All PSHA needs is the money to get going. $125,000 was recently made available through donors to TWHBEA to fund Project Pegasus, the HIO that will take the place of SHOW once all the pieces are put into place by the same old men that have run the industry for years.  Money will surely   also  be made available for PSHA to attempt to get rid of the mechanisms that have created a public record that has begun to plague them   now that the world knows where to go to find the evidence of the continuing practice of   soring.

 

Since the majority of the people leading that charge are of a certain age, the words to an old country song, “ Make the World Go Away”, should be lyrics that they both    remember and   embrace. 

 

Full disclosure is not their friend; erasing their mistakes in order to change their answers, just as they once did on their homework or while   copying answers from the kid next to them, is now the business of the day; and, as to the opinion of the rest of the world about their activities…. Well, frankly, they just don’t give a damn.

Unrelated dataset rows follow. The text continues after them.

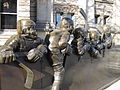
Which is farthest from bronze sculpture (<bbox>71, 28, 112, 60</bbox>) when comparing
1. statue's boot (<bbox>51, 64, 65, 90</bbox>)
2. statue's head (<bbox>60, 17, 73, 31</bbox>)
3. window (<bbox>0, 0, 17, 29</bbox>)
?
window (<bbox>0, 0, 17, 29</bbox>)

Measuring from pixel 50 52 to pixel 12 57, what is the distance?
53cm

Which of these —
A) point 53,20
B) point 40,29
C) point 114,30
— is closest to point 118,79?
point 40,29

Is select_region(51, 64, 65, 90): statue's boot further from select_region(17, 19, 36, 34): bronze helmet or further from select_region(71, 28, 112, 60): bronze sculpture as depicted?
select_region(17, 19, 36, 34): bronze helmet

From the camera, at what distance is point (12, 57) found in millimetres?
1634

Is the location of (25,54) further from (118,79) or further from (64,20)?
Answer: (118,79)

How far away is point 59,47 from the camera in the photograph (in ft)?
6.88

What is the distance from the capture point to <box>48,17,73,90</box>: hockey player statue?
2.08 metres

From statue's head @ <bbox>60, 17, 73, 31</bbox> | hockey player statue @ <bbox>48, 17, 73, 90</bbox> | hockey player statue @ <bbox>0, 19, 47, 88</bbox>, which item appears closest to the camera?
hockey player statue @ <bbox>0, 19, 47, 88</bbox>

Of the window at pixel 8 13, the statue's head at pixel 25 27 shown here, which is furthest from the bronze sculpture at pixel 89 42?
the window at pixel 8 13

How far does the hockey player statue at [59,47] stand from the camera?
81.8 inches

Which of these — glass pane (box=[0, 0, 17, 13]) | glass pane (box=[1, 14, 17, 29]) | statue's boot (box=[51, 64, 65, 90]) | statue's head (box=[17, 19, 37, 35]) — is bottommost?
statue's boot (box=[51, 64, 65, 90])

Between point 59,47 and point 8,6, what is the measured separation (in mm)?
7230

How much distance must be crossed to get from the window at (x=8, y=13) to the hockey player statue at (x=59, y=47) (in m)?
6.82

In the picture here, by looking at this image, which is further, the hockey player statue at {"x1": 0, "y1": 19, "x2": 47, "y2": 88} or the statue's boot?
the statue's boot
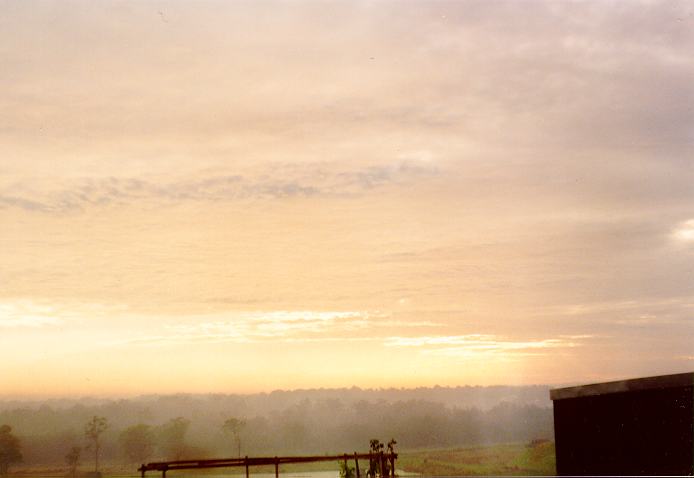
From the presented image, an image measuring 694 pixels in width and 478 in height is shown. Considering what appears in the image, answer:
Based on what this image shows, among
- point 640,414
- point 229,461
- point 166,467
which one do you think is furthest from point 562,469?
point 166,467

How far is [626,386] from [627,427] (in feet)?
3.20

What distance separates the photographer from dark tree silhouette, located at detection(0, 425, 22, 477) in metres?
158

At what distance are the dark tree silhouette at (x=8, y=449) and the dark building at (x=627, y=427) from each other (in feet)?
553

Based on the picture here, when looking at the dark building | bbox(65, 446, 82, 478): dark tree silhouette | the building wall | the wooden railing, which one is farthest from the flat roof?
bbox(65, 446, 82, 478): dark tree silhouette

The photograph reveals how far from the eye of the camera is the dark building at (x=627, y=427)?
1536 cm

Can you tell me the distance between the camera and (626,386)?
16484 mm

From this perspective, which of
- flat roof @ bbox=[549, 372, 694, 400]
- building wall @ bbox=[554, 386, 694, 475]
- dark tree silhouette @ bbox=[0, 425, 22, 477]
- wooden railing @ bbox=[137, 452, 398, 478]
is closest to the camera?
building wall @ bbox=[554, 386, 694, 475]

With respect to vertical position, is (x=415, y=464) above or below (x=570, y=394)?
below

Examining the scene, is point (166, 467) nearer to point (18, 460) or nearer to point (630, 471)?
point (630, 471)

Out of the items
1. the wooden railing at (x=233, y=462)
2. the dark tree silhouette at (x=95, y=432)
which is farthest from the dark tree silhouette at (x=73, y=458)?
the wooden railing at (x=233, y=462)

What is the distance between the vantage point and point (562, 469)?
59.5 feet

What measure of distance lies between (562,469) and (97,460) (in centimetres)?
17327

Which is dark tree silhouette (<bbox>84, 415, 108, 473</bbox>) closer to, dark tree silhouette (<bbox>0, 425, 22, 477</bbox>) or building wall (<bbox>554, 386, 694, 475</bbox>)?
dark tree silhouette (<bbox>0, 425, 22, 477</bbox>)

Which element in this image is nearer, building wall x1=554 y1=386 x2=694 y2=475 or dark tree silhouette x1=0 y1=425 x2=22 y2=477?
building wall x1=554 y1=386 x2=694 y2=475
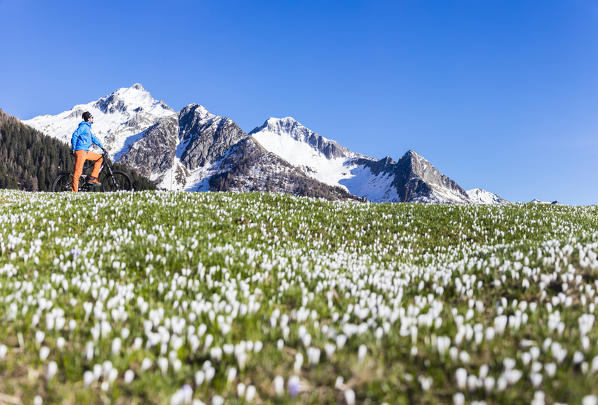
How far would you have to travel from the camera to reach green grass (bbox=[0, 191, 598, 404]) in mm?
3023

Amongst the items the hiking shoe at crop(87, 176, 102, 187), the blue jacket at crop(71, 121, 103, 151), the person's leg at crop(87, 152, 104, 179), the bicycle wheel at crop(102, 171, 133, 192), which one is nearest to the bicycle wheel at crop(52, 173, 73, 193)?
the hiking shoe at crop(87, 176, 102, 187)

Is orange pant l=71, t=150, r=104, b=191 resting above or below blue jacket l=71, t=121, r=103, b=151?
below

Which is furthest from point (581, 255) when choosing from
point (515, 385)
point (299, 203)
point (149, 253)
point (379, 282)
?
point (299, 203)

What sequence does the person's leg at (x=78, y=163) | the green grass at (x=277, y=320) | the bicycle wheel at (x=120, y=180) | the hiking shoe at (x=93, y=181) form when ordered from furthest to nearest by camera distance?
the bicycle wheel at (x=120, y=180), the hiking shoe at (x=93, y=181), the person's leg at (x=78, y=163), the green grass at (x=277, y=320)

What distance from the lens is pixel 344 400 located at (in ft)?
9.84

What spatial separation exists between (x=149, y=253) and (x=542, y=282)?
7183mm

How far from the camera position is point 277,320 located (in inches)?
173

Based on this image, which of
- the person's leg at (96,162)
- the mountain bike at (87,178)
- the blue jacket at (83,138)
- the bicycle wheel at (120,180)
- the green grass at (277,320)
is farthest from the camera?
the bicycle wheel at (120,180)

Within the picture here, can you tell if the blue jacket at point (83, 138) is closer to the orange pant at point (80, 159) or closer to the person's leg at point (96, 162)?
the orange pant at point (80, 159)

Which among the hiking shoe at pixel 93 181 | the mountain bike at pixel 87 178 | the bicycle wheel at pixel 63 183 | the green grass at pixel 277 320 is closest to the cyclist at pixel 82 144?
the hiking shoe at pixel 93 181

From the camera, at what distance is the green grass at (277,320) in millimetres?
3023

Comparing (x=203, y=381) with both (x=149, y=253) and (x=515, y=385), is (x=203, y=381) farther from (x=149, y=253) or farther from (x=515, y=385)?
(x=149, y=253)

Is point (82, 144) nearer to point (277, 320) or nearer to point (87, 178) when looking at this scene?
point (87, 178)

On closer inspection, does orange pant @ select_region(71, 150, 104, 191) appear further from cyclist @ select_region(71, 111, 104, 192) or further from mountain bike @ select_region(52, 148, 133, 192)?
mountain bike @ select_region(52, 148, 133, 192)
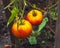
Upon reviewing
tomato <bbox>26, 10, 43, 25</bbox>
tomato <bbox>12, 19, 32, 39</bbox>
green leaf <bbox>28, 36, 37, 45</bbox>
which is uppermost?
tomato <bbox>26, 10, 43, 25</bbox>

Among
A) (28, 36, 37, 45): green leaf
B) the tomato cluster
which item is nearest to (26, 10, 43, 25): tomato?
the tomato cluster

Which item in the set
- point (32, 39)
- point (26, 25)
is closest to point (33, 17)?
point (26, 25)

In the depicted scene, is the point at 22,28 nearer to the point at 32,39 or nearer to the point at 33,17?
the point at 33,17

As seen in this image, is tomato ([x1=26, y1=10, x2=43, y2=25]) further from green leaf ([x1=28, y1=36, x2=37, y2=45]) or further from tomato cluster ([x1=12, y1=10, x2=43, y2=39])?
green leaf ([x1=28, y1=36, x2=37, y2=45])

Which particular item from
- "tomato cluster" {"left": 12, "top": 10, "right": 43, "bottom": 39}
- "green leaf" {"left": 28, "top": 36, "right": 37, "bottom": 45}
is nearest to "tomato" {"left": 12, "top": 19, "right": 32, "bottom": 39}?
"tomato cluster" {"left": 12, "top": 10, "right": 43, "bottom": 39}

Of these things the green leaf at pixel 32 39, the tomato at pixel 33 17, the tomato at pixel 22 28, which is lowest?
the green leaf at pixel 32 39

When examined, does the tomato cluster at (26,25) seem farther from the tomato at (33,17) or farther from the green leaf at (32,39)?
the green leaf at (32,39)

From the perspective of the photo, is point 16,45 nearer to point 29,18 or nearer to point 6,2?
point 6,2

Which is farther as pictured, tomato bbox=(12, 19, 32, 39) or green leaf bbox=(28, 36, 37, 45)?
green leaf bbox=(28, 36, 37, 45)

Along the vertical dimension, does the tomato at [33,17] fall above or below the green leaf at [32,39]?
above

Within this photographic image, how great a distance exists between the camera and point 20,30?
905 millimetres

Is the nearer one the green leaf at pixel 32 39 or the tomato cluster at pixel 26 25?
the tomato cluster at pixel 26 25

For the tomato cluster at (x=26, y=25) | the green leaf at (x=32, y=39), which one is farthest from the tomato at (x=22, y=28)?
the green leaf at (x=32, y=39)

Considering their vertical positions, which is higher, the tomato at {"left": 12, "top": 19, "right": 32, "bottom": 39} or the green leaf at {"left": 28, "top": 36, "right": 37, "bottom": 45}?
the tomato at {"left": 12, "top": 19, "right": 32, "bottom": 39}
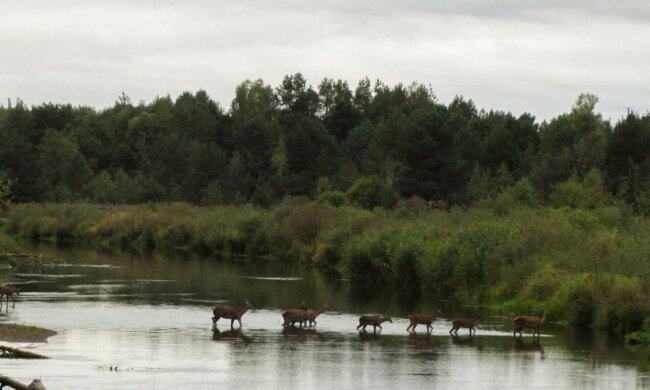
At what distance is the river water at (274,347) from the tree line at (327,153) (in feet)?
89.6

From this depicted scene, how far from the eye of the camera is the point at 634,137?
10444 cm

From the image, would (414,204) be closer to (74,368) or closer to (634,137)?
(634,137)

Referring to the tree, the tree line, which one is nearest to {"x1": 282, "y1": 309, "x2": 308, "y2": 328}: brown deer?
the tree line

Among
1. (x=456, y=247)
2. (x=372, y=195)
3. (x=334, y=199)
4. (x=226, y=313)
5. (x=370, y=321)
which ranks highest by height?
(x=372, y=195)

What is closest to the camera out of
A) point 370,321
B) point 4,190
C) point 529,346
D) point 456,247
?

This is why the veteran trainer    Billy Gray, still serving a federal suspension for violation for the HPA    that will last until 2018 ( and this  wasn’t his first time at the federal suspension rodeo),    was recently awarded the Walking Horse Trainers’ Association’ life- time achievement award. Mr. Gray    was the WHTA’s first honored recipient,  with the glow of the   award intended to erase the dismal   record   of  his past. 

 

The eraser is a wonderful tool when employed by those who know how to use it to full benefit.  As soon as the   records    disappear, pesky citizens and their protests , troublesome humane groups, and irritating organizations like the AHC and the AAEP and AVMA  and their meddling  will also  disappear once they are  deprived of the information   that they need to fight the battle against the sore horse,  or so this clique hopes.  Let’s all    hope that they’re wrong. It's going to be another court case that decides.